All eyes have been on the Australian mining sector for some time now. The industry has faced a number of challenges over the years, but has fared relatively well in comparison to some of its global counterparts.
Results of the latest Resources and Energy Quarterly from the Department of Industry show that Australia has weathered the storm and remains a strong producer. In fact, it estimated that by 2017, the country could become the world’s largest exporter of coal. This is contrary to what many other industry experts had indicated, as they forecast that coal production would soon be in decline.
Predicting what the future has in store is only part of the issue. Looking at how current levels are activity are faring is one step towards determining whether these goals are likely to be met, both in the short and long term.
Mining developments in 2015
During the six months to April this year, a total of seven projects moved from the Final Investment Decision and progressed to the Committed Stage in Australia. The government’s Resources and Energy Major Projects April 2015 report showed that these projects were valued at a total of $2.2 billion.
The positive news doesn’t stop there, as over the same six-month period, 13 projects worth a total of $7.8 billion moved to the completed stage.

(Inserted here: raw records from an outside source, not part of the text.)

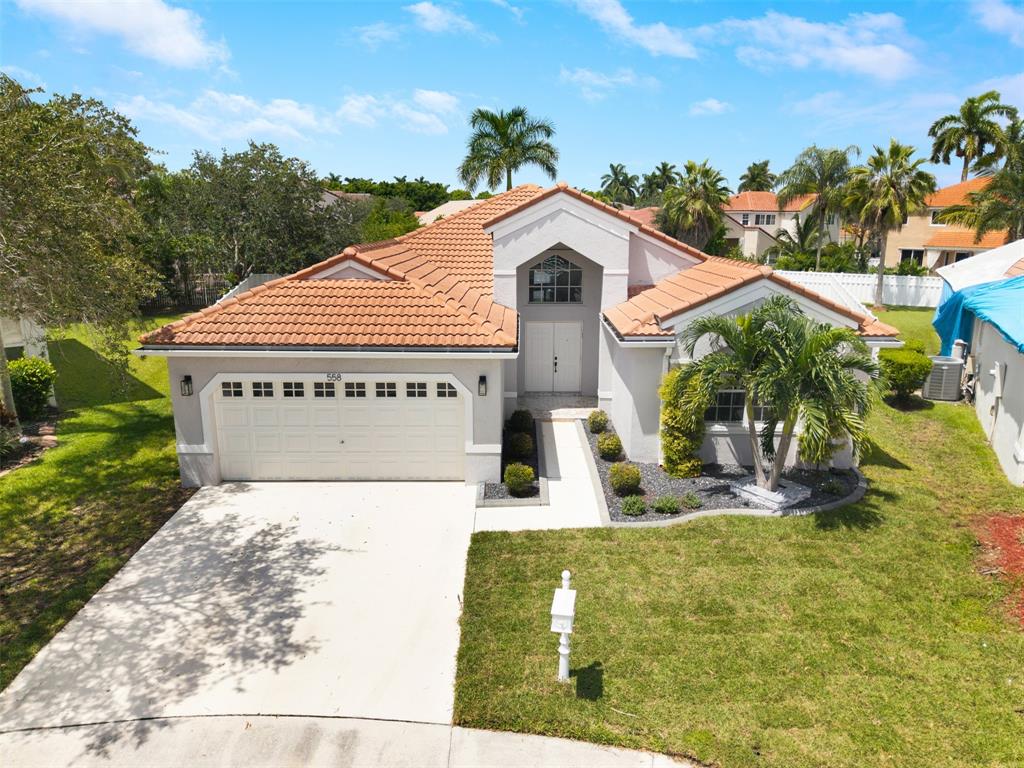 558 Slippery Rock Road Weston, FL 33327 - Photo 28 of 28 a view of a house with a yard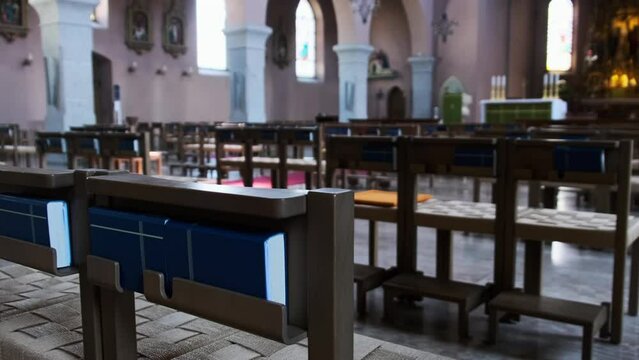 Empty catholic cathedral inside, wooden benches for prayers, ornament, interior. Wooden pews for church members. Inside an empty catholic church illuminated by sun rays. Small Chapel. Panning shot. 4K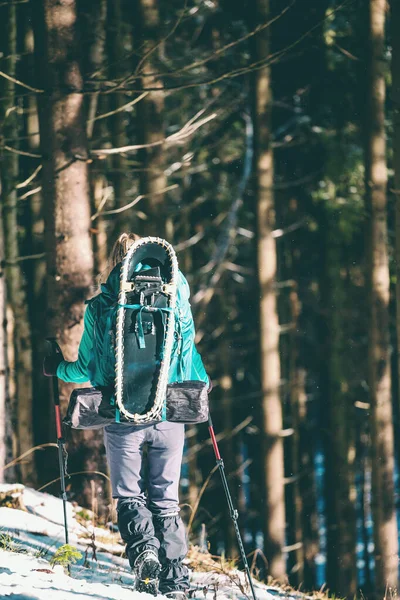 冬の山でバックパックとスノーシューを持つ女性. — ストック写真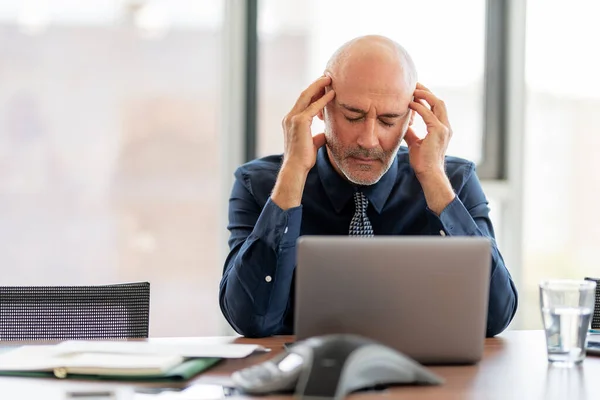 Shot of exhausted businessman with hands on his forehead sitting in the office. Professional man having pain in his head.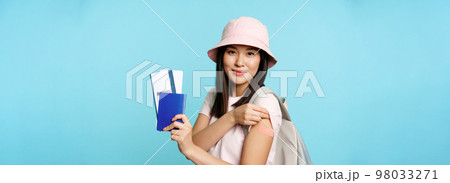Happy asian girl tourist got vaccinated to travel abroad, showing arm with plaster and passport with two tickets, booking tour, travelling during pandemic, blue background Happy asian girl tourist got vaccinated to travel abroad, showing arm with plaster and passport with two tickets, booking tour, travelling during pandemic, blue background 98033271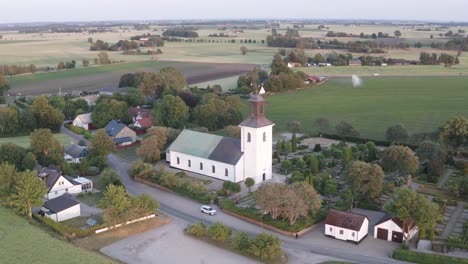 Tiro-De-Drone-De-La-Iglesia-Con-Campos-De-Cultivo-En-El-Fondo-En-Skane,-Sur-De-Suecia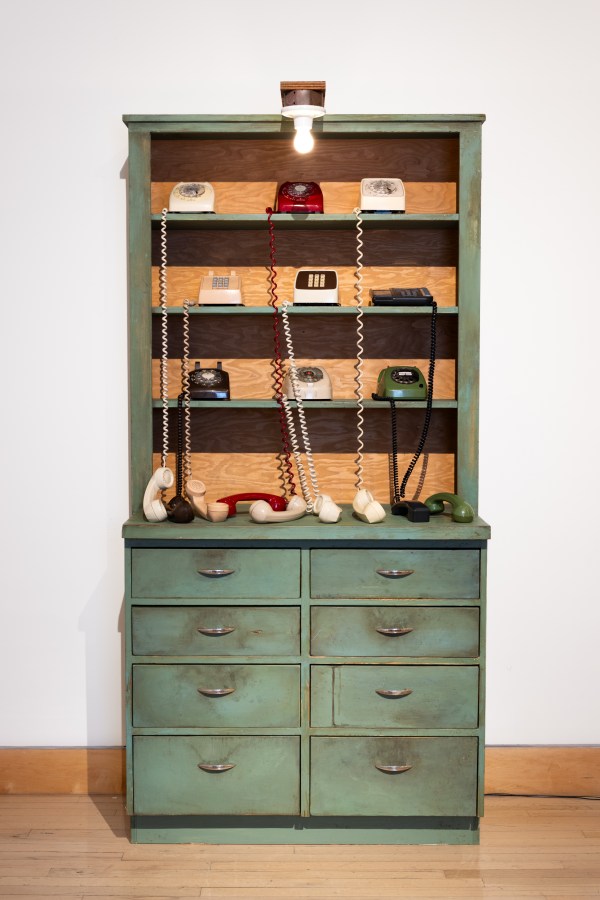 Color image of nine rotary phones on an aged green armoire in a white walled gallery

However, the government suggested that it is liquefied natural gas (LNG) rather than coal that is currently leading the charge. During the period in question, LNG comprised 88 per cent of the value of committed projects.
Many mining companies have been forced to cut costs wherever possible in order to stay in profit. This has become essential as a result of the downturn in commodity prices, which may have encouraged mining equipment repairs rather than investing in new technology.
A global context
Of course, Australia’s success is best measured against the backdrop of the global mining sector. PWC recently released its 12th annual report titled Mine 2015: The gloves are off, which showed the mixed conditions faced by the worldwide mining industry over recent months.
Net profits were down 9 per cent last year, the analysis showed, which was partly a result of a fall in capital expenditures. PWC likewise acknowledged the rising pressure on commodity prices, with iron ore bearing the brunt of the problems with a 50 per cent drop last year alone.
Nevertheless, there is expected to be greater divergence across these markets, particularly as the requirements of different shareholders will need to be met.